Motorola is launching its Droid X handset in the US on 15 July, but the company has not announced availability information for UK customers. Our US sister magazine PC World got an early look at the device.
The follow-up to Motorola's wildly popular Droid, the Droid X is one of the hottest phones to debut this summer. Its specs outshine those on the other Droid phones available on the network, but it falters a bit when it comes to performance. Nonetheless, the Droid X is on a par with the iPhone 4.
Like the original Droid, the Droid X smartphone has a black, soft rubberised back. Unlike the original, however, the X doesn't feel thick and clunky when held. This is due in part to the fact that the new Motorola handset doesn't have a slide-out qwerty keyboard. But the X looks and feels much more refined than the original Droid. Its corners are more rounded and its rubberised edges make using it much more comfortable. Another welcome improvement: the X has physical hardware buttons (the familiar Menu, Home, Back and Search buttons) as opposed to the original Droid's touch-sensitive buttons. The X's buttons are small and unobtrusive, too, and they light up brightly when activated. Overall, the Droid X looks much more elegant and modern than its predecessor.
The Motorola Droid X feels slim at 10mm thick, but a bump at the rear is quite noticeable. The Droid X weighs in at 155g - a bit less than the 170g original Droid.
Aside from the four hardware buttons located below the display, the Motorola Droid X has a small volume rocker and a skinny camera shutter key on the right spine of the phone. The power/unlock button sits at the top of the phone alongside the 3.5mm headphone jack. The left spine houses the micro-USB port and the X's HDMI port. The back houses the battery, the 8Mp camera with dual-LED flash and the external speaker.
The Motorola Droid X's 4.3in (854x480) display is a knockout. Colours look vibrant and details are crisp. The capacitive screen is quite responsive to taps and swipes, but it's also glossy and reflective. This could make it difficult to view in bright indoor lighting, and it also faded in bright sunlight outdoors.

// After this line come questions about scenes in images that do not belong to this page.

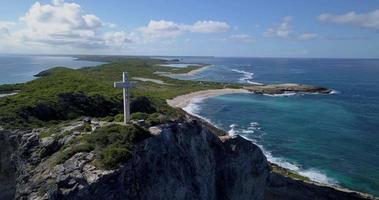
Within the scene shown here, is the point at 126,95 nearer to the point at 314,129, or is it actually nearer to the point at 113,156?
the point at 113,156

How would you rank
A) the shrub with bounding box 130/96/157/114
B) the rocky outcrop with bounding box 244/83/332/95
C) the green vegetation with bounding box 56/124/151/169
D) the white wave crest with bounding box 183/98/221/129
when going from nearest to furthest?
the green vegetation with bounding box 56/124/151/169 < the shrub with bounding box 130/96/157/114 < the white wave crest with bounding box 183/98/221/129 < the rocky outcrop with bounding box 244/83/332/95

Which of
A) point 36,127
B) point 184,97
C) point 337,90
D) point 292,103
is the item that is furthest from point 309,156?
point 337,90

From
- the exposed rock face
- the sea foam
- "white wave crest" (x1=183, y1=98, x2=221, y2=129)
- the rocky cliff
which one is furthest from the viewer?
"white wave crest" (x1=183, y1=98, x2=221, y2=129)

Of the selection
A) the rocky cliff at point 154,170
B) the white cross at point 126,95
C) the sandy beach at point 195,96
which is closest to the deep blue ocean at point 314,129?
the sandy beach at point 195,96

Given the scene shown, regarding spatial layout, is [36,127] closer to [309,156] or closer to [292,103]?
[309,156]

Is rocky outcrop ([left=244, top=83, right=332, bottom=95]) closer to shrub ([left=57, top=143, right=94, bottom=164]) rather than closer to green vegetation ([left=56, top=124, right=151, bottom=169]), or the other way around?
green vegetation ([left=56, top=124, right=151, bottom=169])

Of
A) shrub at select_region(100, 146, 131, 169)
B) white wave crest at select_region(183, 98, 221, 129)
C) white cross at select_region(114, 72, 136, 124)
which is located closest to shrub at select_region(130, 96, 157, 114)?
white cross at select_region(114, 72, 136, 124)
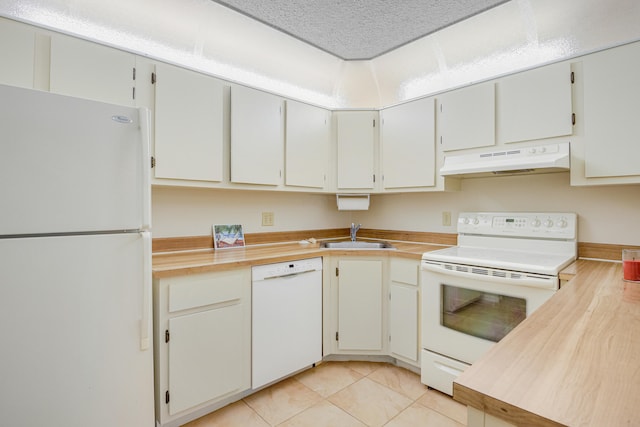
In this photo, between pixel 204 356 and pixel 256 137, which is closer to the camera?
pixel 204 356

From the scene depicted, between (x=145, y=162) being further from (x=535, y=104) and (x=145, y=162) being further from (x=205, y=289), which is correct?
(x=535, y=104)

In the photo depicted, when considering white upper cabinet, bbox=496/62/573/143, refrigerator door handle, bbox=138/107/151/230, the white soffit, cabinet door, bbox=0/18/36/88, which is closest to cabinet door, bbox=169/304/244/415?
refrigerator door handle, bbox=138/107/151/230

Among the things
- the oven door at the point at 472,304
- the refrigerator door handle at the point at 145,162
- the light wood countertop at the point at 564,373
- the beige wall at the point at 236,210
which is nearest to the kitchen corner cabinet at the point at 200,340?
Answer: the refrigerator door handle at the point at 145,162

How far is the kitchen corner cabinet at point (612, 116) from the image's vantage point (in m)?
1.64

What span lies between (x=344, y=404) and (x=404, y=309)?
29.8 inches

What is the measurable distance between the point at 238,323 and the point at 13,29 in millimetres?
1841

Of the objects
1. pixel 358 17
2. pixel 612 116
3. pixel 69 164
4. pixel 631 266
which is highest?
pixel 358 17

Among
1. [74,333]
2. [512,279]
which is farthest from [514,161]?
Result: [74,333]

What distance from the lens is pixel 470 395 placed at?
1.96 feet

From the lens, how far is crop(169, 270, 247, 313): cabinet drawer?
5.39 ft

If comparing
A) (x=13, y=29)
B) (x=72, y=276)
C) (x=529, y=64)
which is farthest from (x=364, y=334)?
(x=13, y=29)

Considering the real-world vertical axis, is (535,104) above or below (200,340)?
above

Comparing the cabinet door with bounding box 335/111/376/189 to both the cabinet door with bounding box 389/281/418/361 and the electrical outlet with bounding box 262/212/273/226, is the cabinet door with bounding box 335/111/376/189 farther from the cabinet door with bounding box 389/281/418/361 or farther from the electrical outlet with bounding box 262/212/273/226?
the cabinet door with bounding box 389/281/418/361

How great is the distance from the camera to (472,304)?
1.90 metres
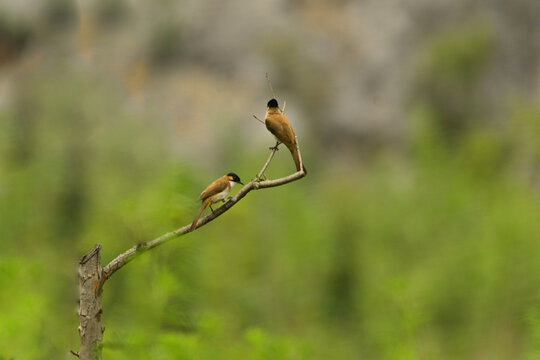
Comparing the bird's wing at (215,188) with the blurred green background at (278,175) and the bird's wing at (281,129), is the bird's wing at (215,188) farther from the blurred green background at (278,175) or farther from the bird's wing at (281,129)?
the blurred green background at (278,175)

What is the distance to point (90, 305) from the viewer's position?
2.46 m

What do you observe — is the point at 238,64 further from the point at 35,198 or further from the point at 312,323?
the point at 312,323

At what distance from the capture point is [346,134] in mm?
31609

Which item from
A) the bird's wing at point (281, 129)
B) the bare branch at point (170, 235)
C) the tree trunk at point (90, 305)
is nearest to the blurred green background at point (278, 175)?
the tree trunk at point (90, 305)

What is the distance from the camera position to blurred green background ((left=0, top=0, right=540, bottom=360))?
17.9 feet

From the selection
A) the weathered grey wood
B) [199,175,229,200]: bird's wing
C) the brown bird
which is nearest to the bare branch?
the weathered grey wood

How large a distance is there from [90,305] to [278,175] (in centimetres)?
1174

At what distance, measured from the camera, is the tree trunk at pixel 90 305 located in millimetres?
2406

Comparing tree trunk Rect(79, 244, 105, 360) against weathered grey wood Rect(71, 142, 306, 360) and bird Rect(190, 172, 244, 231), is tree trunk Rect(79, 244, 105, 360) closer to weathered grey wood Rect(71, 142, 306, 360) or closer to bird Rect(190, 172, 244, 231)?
weathered grey wood Rect(71, 142, 306, 360)

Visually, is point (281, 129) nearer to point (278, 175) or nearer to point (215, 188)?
point (215, 188)

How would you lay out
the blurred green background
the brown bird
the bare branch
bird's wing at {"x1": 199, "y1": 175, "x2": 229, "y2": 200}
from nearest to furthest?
the bare branch < bird's wing at {"x1": 199, "y1": 175, "x2": 229, "y2": 200} < the brown bird < the blurred green background

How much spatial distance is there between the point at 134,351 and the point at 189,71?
1151 inches

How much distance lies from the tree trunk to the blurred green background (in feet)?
1.00

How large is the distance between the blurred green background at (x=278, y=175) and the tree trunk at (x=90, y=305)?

The display uses multitouch technology, which is also supported in both the Motorola Droid X's browser and photo gallery. Multitouch extends to the X's software keyboard, too, which makes typing on a virtual keyboard feel much more natural and comfortable. The best example of how improved multitouch on a virtual keyboard works is the fact that you can hold down shift and hit another letter and both will register. We also like being able to use Swype on the Droid X. Swype lets you type faster and more easily with one continuous finger or stylus motion across the screen keyboard. Swype takes some practice, but it is pretty useful once you get the hang of it.
New and improved MotoBlur
When we first read rumours that the Droid X would be running Motorola's skin for Android, Motoblur, we were a little frightened. Although we like Motoblur for the most part, it's somewhat busy, cluttered and a bit inelegant. But Motoblur has been toned down. Gone are the chaotic bubbles taking over your homescreens to deliver updates from Facebook or RSS feeds. We also liked how sharp the icons and text appeared and how easy and intuitive navigation was.
Motoblur has been reduced to two widget bubbles on one homescreen, which you can sync with your social networks. Another new feature in this version of MotoBlur is a navigation bar that lets you quickly switch between your various homescreens on the Motorola Droid X without having to flick through all of them to get to what you want.
Unfortunately, the Motorola Droid X doesn't run the latest version of Android, Android 2.2 (aka Froyo). At launch, you're stuck with version 2.1. You still get all the standard Google Android applications, however, including Gmail, Maps, YouTube and Talk for instant messaging.